● **PROVIDED RECORDS**:
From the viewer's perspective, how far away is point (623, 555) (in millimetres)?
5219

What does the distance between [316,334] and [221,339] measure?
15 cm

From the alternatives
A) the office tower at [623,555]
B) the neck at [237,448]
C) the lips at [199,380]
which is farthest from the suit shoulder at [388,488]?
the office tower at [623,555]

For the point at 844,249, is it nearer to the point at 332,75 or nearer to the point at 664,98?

...

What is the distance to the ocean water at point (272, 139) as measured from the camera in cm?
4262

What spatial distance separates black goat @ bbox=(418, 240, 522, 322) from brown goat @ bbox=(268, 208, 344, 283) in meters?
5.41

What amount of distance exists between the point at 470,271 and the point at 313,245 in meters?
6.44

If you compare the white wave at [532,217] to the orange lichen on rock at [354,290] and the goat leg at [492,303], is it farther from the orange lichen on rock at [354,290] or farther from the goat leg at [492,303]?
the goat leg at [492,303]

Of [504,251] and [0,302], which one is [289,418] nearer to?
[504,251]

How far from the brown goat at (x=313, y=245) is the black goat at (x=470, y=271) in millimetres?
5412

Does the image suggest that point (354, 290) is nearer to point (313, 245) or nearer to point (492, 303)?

● **GOAL**:
Write out unchanged everything from the line containing "What amount of" down to the line containing "Does the image", both of those lines included.

● **FINAL RESULT**:
What amount of distance exists between the point at 470,271 and the point at 313,245 in meters?
6.44

If you compare the white wave at [532,217] to the orange lichen on rock at [354,290] and the goat leg at [492,303], is it farther from the orange lichen on rock at [354,290] or farther from the goat leg at [492,303]?
the goat leg at [492,303]

Of [504,251] and [0,302], which one is [289,418] nearer to?
[504,251]

How far from the brown goat at (x=313, y=245) is the black goat at (x=470, y=271) in millimetres?
5412

Does the image suggest that point (354, 290) is nearer to point (313, 245) or nearer to point (492, 303)?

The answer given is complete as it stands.